Advantages. There are major differences between Farfalle-like designs and Hades-like designs, because of their primary intention. The Farfalle-like design aims to behave like a Pseudo-Random Function (PRF), and the Hades-like design like a Pseudo-Random Permutation (PRP). The latter is used as a PRF in the Counter mode (CTR).Footnote 9 Under the assumption that affine operations are cheaper than non-linear ones, designers of Hades defined the MixLayer as the multiplication with a \(t\times t\) MDS matrix. Consequently, each round with full S-box layer counts \(t^2\) multiplications with constants. However, when \(t\gg 1\), linear operations cannot be considered as free anymore, and their presences influence the overall performance.

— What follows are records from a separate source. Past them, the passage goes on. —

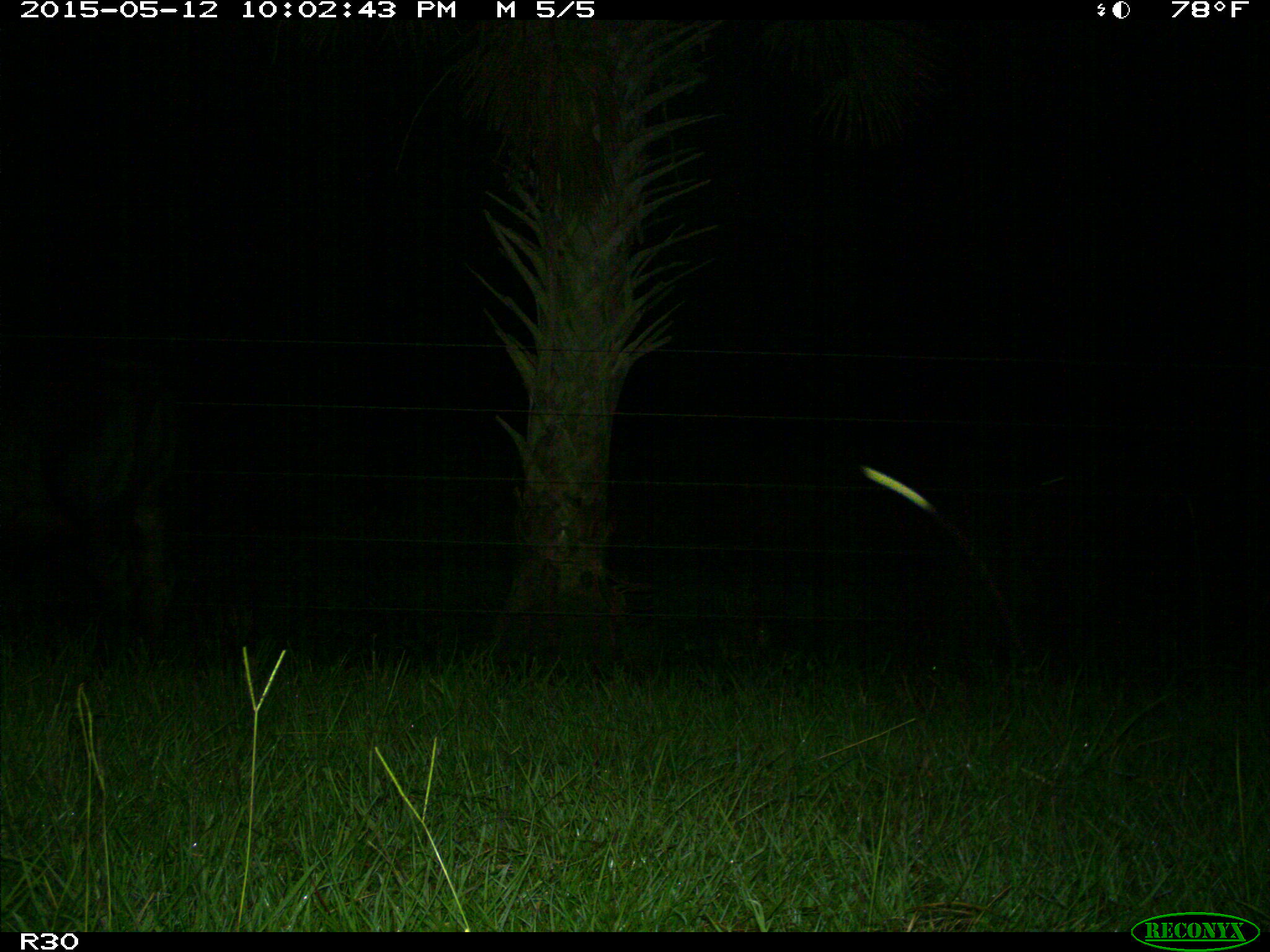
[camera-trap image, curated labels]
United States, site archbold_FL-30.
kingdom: Animalia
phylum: Chordata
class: Mammalia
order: Artiodactyla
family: Bovidae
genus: Bos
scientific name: Bos taurus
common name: domestic cow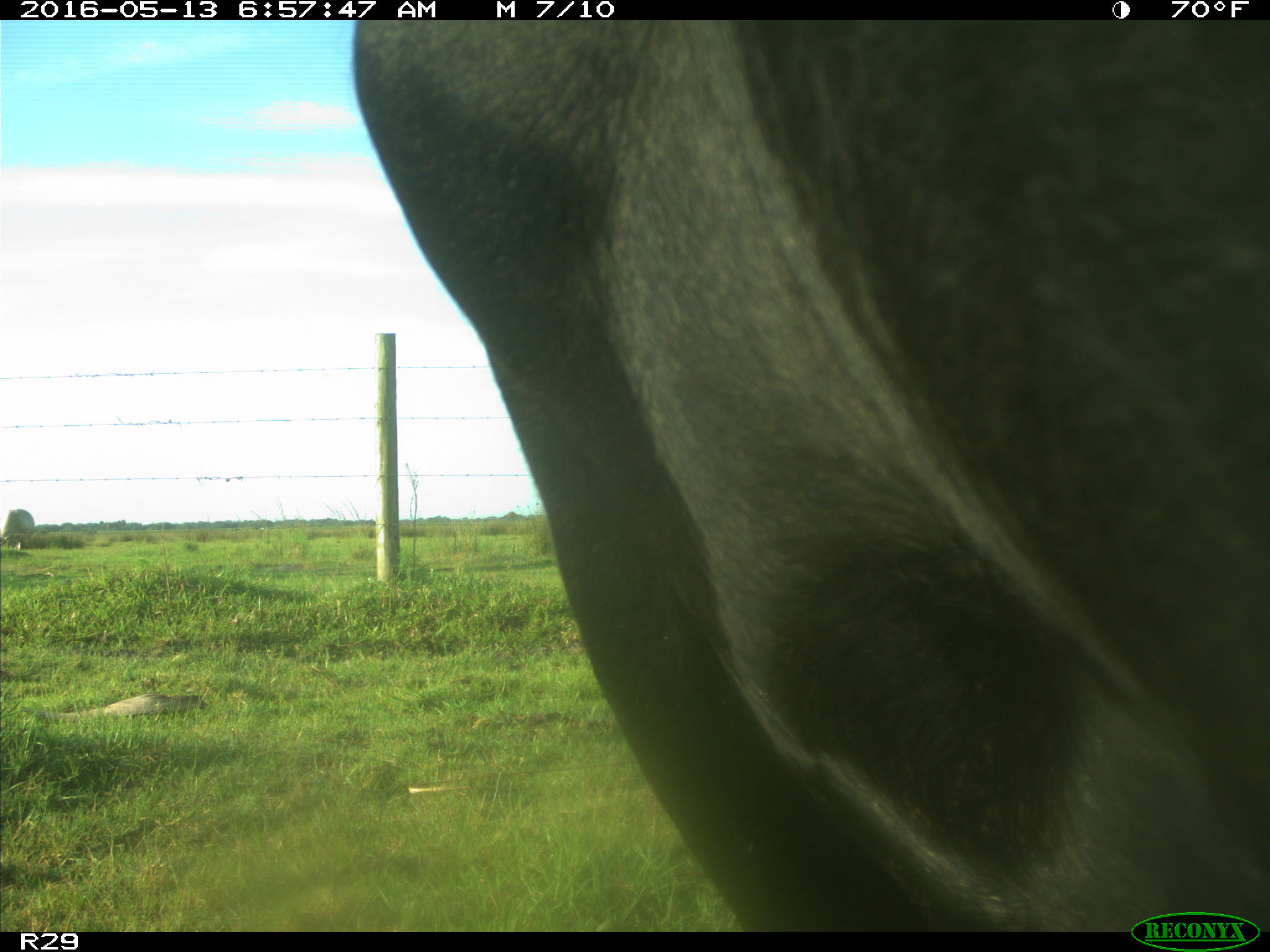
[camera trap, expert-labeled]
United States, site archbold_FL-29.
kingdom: Animalia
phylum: Chordata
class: Mammalia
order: Artiodactyla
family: Bovidae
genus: Bos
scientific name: Bos taurus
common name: domestic cow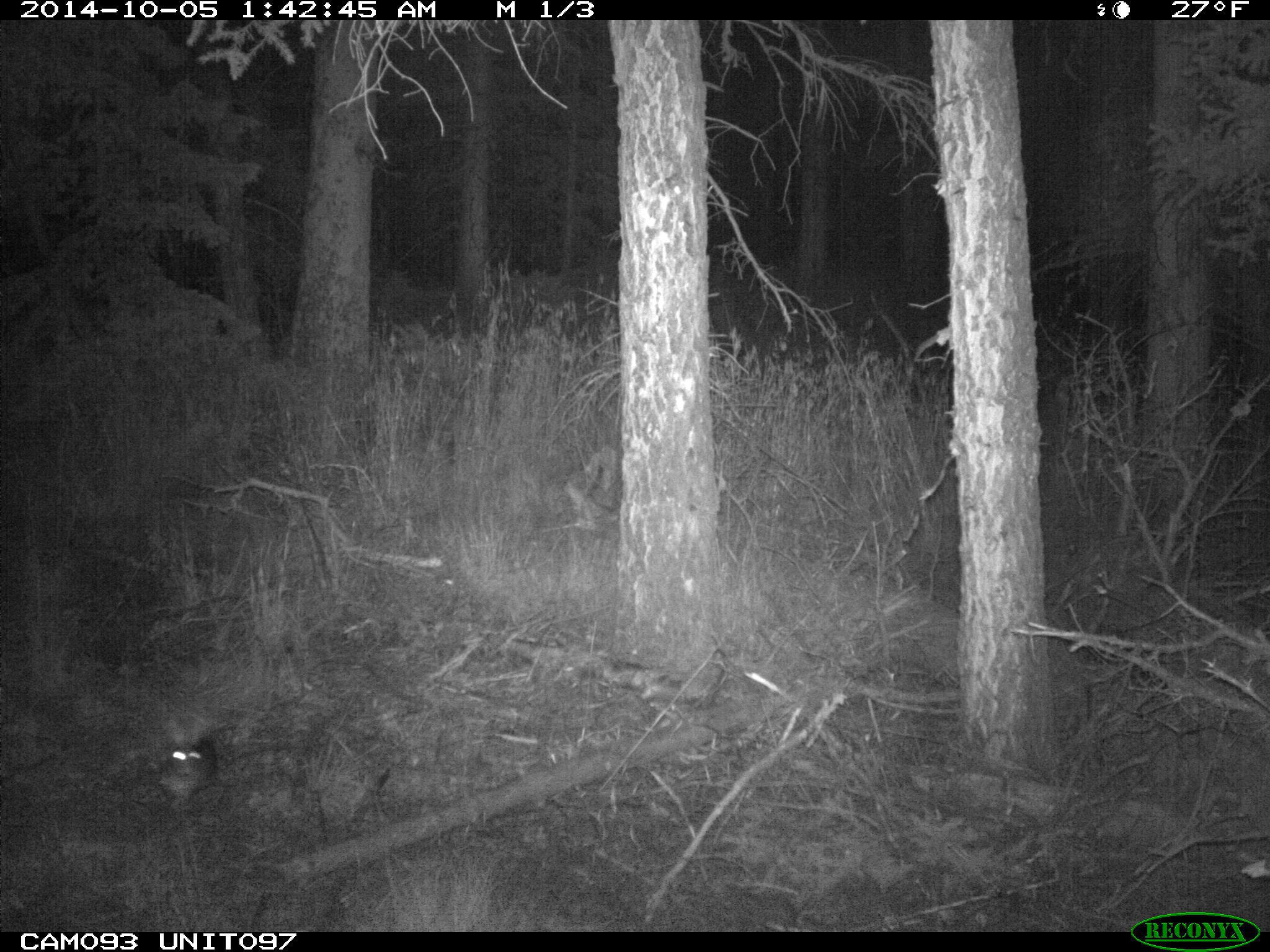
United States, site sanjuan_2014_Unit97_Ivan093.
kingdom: Animalia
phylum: Chordata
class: Mammalia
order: Lagomorpha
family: Leporidae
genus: Lepus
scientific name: Lepus americanus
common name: snowshoe hare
Lepus americanus (snowshoe hare).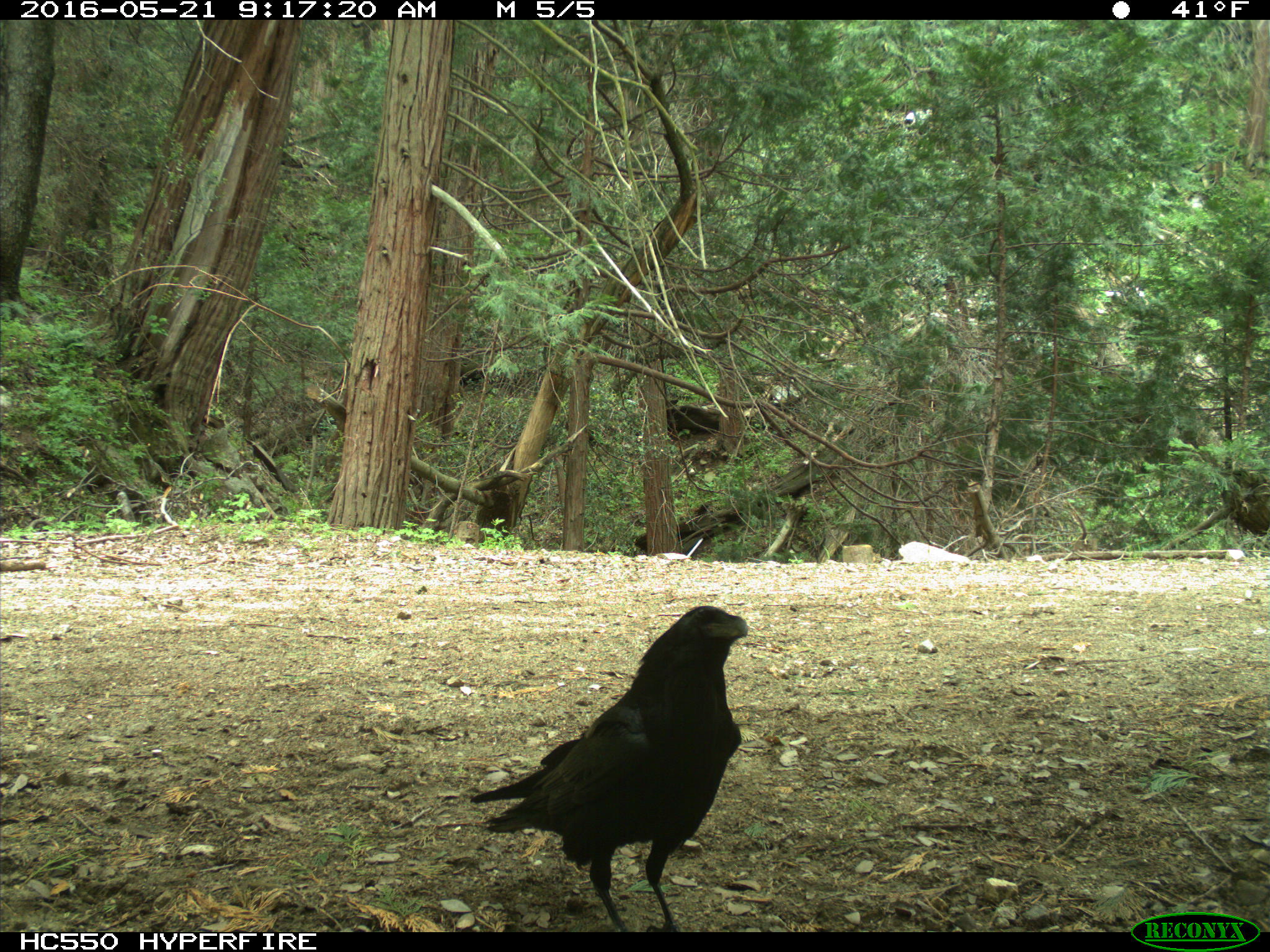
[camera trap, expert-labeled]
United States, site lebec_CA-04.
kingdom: Animalia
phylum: Chordata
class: Aves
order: Passeriformes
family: Corvidae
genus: Corvus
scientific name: Corvus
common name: crows and ravens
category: unidentified corvus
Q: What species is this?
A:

This problem is not present in a Farfalle-like design. Indeed, by construction, in the first \(R_c\) and the last \(R_e\) rounds, the MixLayer is not required. That implies that the first three words are never mixed with the following ones. On the contrary, the elements are simply added together to generate the input of the compression phase. In addition, the expansion part’s input is generated through a non-linear rolling function whose cost grows linearly with t. Finally, since invertibility is not required, the number of input words can be lower than the number of output words to design a function from \({ (\mathbb {F}_{q})^{3} }\) to \({ (\mathbb {F}_{q})^{t} }\) for any \(t\ge 1\). Thus, independently of the number of output words, one multiplication per round is present in the compression phase, contrary to \(\mathcal O(t)\) of a Hades-like scheme.